MSNBC faced a wave of embarrassment on as hosts Stephanie Ruhle and Jonathan Capehart issued on-air corrections after falsely claiming that U.S. Director of National Intelligence Tulsi Gabbard had described President Donald Trump and Russian President Vladimir Putin as “very good friends.”
The debacle began during Monday’s broadcast of The 11th Hour, when Ruhle confidently asserted that Gabbard had linked Trump and Putin in a close friendship during a recent interview. “Just today, Tulsi Gabbard said that Putin and Trump are quote ‘very good friends,’” Ruhle told viewers, using the claim to question Trump’s alignment with American values. Her guest, New York Times congressional reporter Luke Broadwater, ran with the narrative, suggesting Trump and Putin were “bound together as allies,” a stance he called contrary to decades of U.S. foreign policy.
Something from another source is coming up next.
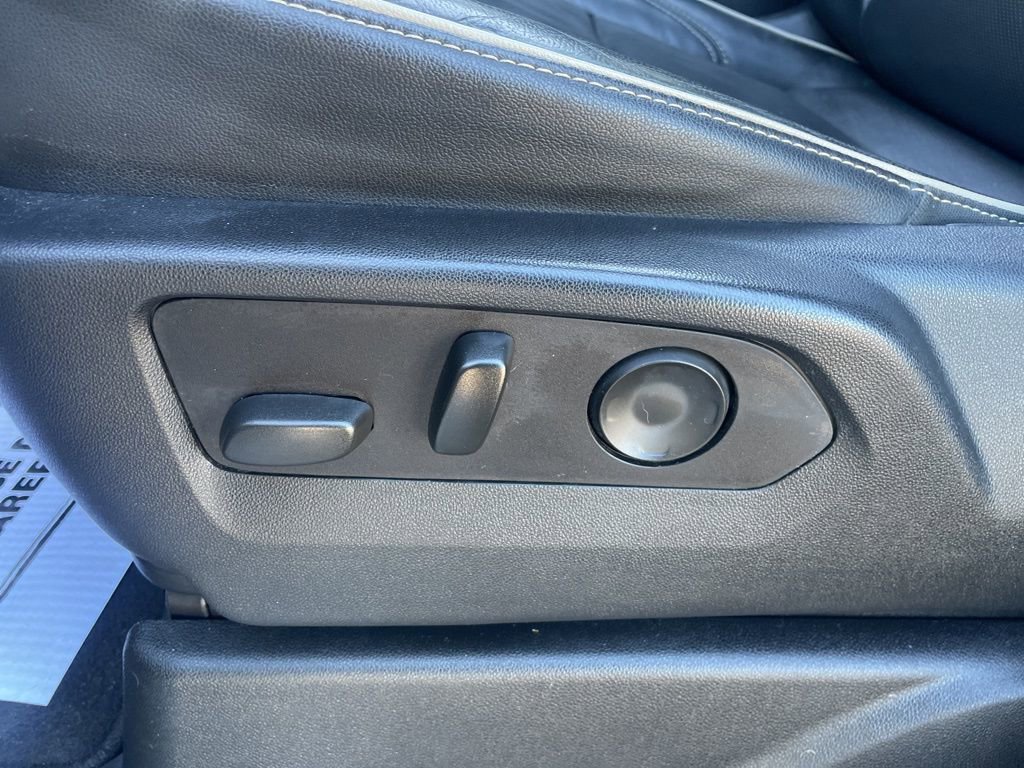 Used 2021 Chevrolet Suburban Premier w/ Premium Package image 32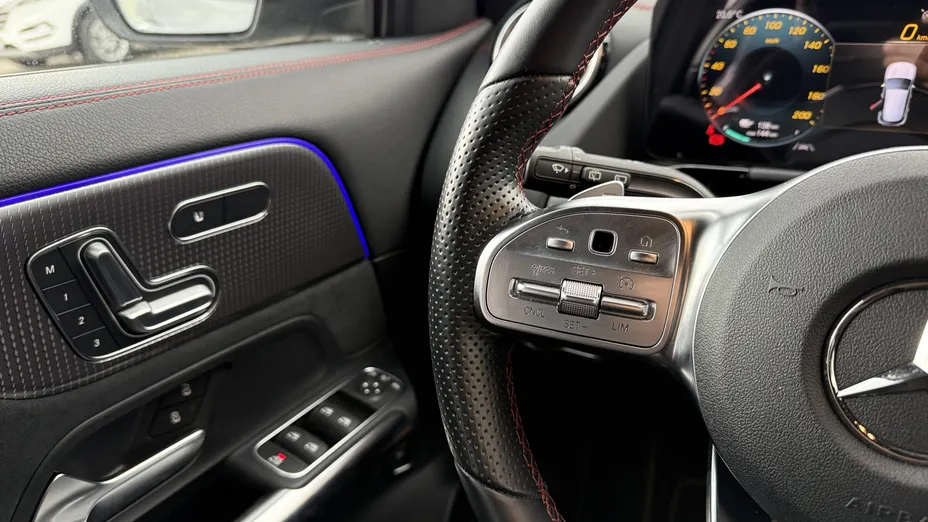 MERCEDES-BENZ EQA EQA 250 66.5kWh AMG Line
Later that evening, Capehart doubled down on the misinformation during his own program, attributing the fabricated statement to an interview Gabbard had supposedly given. His guest, former Obama administration official Michael McFaul, reacted with alarm, warning that such a relationship—if true—could embolden Putin’s actions in Ukraine and set a “very dangerous precedent” globally.
The narrative collapsed when the full transcript of Gabbard’s interview with an Indian TV news network emerged. Contrary to MSNBC’s reporting, Gabbard had actually been discussing Trump’s relationship with Indian Prime Minister Narendra Modi—not Putin. The revelation exposed the network’s claims as baseless, prompting swift backlash online.
Facing mounting criticism, Ruhle addressed the error on The 11th Hour. “Last night we reported on excerpts of an interview between the Director of National Intelligence, Tulsi Gabbard, and an Indian TV news network in which she said that Trump was good friends with a world leader. We said that world leader was Vladimir Putin, but the full interview shows that Gabbard was referring to Trump and Indian Prime Minister Modi,” she said in a terse correction on MSNBC.
Capehart followed suit with his own clarification later that night, though the damage was already done. The false narrative had spread rapidly across social media and progressive outlets, amplifying the misinformation before the retractions could catch up.
The incident marks yet another high-profile stumble for MSNBC, raising questions about the network’s fact-checking processes and its coverage of Trump and his administration. Neither Ruhle nor Capehart offered an apology, leaving viewers and critics to debate the broader implications of the error.